**Exercise goal:** Write out the data again in full, exactly as it reads.

[Records from a data source]

((

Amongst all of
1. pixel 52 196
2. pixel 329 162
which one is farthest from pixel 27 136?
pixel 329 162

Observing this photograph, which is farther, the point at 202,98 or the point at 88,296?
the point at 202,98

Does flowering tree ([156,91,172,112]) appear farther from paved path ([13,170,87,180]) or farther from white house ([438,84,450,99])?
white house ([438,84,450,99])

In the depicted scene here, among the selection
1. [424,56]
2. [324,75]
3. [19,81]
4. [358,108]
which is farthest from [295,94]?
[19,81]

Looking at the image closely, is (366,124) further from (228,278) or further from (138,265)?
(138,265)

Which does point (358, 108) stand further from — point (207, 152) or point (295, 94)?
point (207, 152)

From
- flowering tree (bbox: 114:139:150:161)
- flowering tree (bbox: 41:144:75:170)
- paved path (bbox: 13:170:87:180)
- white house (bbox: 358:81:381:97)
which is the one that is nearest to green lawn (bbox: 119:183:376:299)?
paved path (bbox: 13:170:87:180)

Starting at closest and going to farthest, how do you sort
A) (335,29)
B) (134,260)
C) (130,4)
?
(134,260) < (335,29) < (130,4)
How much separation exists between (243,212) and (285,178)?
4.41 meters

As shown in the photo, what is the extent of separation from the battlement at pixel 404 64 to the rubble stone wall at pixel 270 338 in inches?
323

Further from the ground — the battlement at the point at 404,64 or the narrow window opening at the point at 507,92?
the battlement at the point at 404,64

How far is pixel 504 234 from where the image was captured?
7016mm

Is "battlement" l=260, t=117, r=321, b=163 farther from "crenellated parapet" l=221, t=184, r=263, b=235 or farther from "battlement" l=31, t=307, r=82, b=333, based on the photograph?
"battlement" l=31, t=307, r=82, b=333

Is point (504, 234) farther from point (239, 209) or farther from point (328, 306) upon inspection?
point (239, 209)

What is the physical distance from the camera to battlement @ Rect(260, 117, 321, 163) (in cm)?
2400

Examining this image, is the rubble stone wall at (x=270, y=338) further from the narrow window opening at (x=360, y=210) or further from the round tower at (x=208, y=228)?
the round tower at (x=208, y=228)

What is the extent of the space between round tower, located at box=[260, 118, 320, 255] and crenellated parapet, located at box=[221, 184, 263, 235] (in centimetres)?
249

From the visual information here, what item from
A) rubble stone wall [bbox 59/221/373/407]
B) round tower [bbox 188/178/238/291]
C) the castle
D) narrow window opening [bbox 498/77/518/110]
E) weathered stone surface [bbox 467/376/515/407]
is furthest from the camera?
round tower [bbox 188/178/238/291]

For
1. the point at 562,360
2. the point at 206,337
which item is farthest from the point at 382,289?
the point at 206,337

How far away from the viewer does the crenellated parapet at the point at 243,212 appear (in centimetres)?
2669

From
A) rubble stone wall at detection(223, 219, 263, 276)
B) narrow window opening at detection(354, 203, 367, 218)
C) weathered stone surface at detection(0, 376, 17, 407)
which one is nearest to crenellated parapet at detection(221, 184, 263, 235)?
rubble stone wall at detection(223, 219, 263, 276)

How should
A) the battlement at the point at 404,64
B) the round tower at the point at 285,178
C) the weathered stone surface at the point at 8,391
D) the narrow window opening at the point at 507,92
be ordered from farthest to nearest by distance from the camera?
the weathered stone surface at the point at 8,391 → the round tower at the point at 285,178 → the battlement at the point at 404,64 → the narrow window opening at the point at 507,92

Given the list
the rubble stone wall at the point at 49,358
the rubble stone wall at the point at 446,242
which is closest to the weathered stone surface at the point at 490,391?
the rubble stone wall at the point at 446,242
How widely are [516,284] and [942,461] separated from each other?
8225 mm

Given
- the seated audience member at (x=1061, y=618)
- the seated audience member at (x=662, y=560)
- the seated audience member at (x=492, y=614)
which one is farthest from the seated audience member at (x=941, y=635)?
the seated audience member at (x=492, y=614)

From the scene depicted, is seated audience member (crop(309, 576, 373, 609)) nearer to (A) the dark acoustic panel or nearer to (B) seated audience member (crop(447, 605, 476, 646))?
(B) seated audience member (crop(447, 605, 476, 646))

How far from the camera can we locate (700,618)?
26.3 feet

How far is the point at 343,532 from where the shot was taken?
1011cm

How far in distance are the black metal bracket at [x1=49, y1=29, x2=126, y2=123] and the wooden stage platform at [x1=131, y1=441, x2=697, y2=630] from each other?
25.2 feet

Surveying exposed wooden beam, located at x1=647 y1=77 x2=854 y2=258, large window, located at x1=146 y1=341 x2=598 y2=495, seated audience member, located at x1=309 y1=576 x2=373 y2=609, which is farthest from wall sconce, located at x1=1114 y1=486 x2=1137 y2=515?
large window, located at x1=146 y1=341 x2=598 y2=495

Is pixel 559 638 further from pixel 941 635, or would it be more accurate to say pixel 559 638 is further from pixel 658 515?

))

**Reply to the task:**
Amongst all of
1. pixel 52 196
2. pixel 329 162
which one is farthest from pixel 27 136?
pixel 329 162

Observing this photograph, which is farther, the point at 202,98 or the point at 88,296?
the point at 202,98

Does flowering tree ([156,91,172,112]) appear farther from paved path ([13,170,87,180]) or farther from white house ([438,84,450,99])?
white house ([438,84,450,99])

In the depicted scene here, among the selection
1. [424,56]
2. [324,75]
3. [19,81]
4. [358,108]
which is farthest from [295,94]?
[19,81]

Looking at the image closely, is (366,124) further from (228,278) or further from (138,265)?
(138,265)

Which does point (358, 108) stand further from — point (207, 152) or point (295, 94)?
point (207, 152)

From
- flowering tree (bbox: 114:139:150:161)
- flowering tree (bbox: 41:144:75:170)
- paved path (bbox: 13:170:87:180)
- white house (bbox: 358:81:381:97)
which is the one that is nearest to green lawn (bbox: 119:183:376:299)?
paved path (bbox: 13:170:87:180)

Starting at closest and going to farthest, how do you sort
A) (335,29)
B) (134,260)
C) (130,4)
?
(134,260) < (335,29) < (130,4)
How much separation exists between (243,212) and (285,178)?
4.41 meters

As shown in the photo, what is the extent of separation from the battlement at pixel 404 64 to the rubble stone wall at pixel 270 338 in inches?
323

Further from the ground — the battlement at the point at 404,64 or the narrow window opening at the point at 507,92?
the battlement at the point at 404,64

How far is pixel 504 234 from where the image was captured?
7016mm

Is "battlement" l=260, t=117, r=321, b=163 farther from "crenellated parapet" l=221, t=184, r=263, b=235 or farther from "battlement" l=31, t=307, r=82, b=333, based on the photograph?
"battlement" l=31, t=307, r=82, b=333

Is point (504, 234) farther from point (239, 209) or farther from point (328, 306) upon inspection?
point (239, 209)

What is the physical distance from the camera to battlement @ Rect(260, 117, 321, 163) (in cm)?
2400

Examining this image, is the rubble stone wall at (x=270, y=338) further from the narrow window opening at (x=360, y=210) or further from the round tower at (x=208, y=228)?
the round tower at (x=208, y=228)

What is the extent of the space between round tower, located at box=[260, 118, 320, 255] and crenellated parapet, located at box=[221, 184, 263, 235] (in centimetres)?
249

From the visual information here, what item from
A) rubble stone wall [bbox 59/221/373/407]
B) round tower [bbox 188/178/238/291]
C) the castle
D) narrow window opening [bbox 498/77/518/110]
E) weathered stone surface [bbox 467/376/515/407]
is furthest from the camera?
round tower [bbox 188/178/238/291]

For
1. the point at 562,360
2. the point at 206,337
which item is farthest from the point at 382,289?
the point at 206,337

How far away from the viewer does the crenellated parapet at the point at 243,212 appear (in centimetres)?
2669

From
A) rubble stone wall at detection(223, 219, 263, 276)
B) narrow window opening at detection(354, 203, 367, 218)
C) weathered stone surface at detection(0, 376, 17, 407)
which one is nearest to crenellated parapet at detection(221, 184, 263, 235)?
rubble stone wall at detection(223, 219, 263, 276)

How should
A) the battlement at the point at 404,64
B) the round tower at the point at 285,178
C) the weathered stone surface at the point at 8,391
D) the narrow window opening at the point at 507,92
be ordered from farthest to nearest by distance from the camera?
the weathered stone surface at the point at 8,391 → the round tower at the point at 285,178 → the battlement at the point at 404,64 → the narrow window opening at the point at 507,92

Given the list
the rubble stone wall at the point at 49,358
the rubble stone wall at the point at 446,242
which is closest to the weathered stone surface at the point at 490,391?
the rubble stone wall at the point at 446,242
How widely are [516,284] and [942,461] separated from each other?
8225 mm

Given
- the seated audience member at (x=1061, y=618)
- the seated audience member at (x=662, y=560)
- the seated audience member at (x=492, y=614)
which one is farthest from the seated audience member at (x=941, y=635)?
the seated audience member at (x=492, y=614)

From the scene depicted, is seated audience member (crop(309, 576, 373, 609)) nearer to (A) the dark acoustic panel or nearer to (B) seated audience member (crop(447, 605, 476, 646))?
(B) seated audience member (crop(447, 605, 476, 646))

How far from the camera can we locate (700,618)?
26.3 feet

How far is the point at 343,532 from where the shot was taken?
1011cm

How far in distance are the black metal bracket at [x1=49, y1=29, x2=126, y2=123] and the wooden stage platform at [x1=131, y1=441, x2=697, y2=630] from each other?
25.2 feet

Surveying exposed wooden beam, located at x1=647 y1=77 x2=854 y2=258, large window, located at x1=146 y1=341 x2=598 y2=495, seated audience member, located at x1=309 y1=576 x2=373 y2=609, which is farthest from wall sconce, located at x1=1114 y1=486 x2=1137 y2=515?
large window, located at x1=146 y1=341 x2=598 y2=495

Is pixel 559 638 further from pixel 941 635, or would it be more accurate to say pixel 559 638 is further from pixel 658 515?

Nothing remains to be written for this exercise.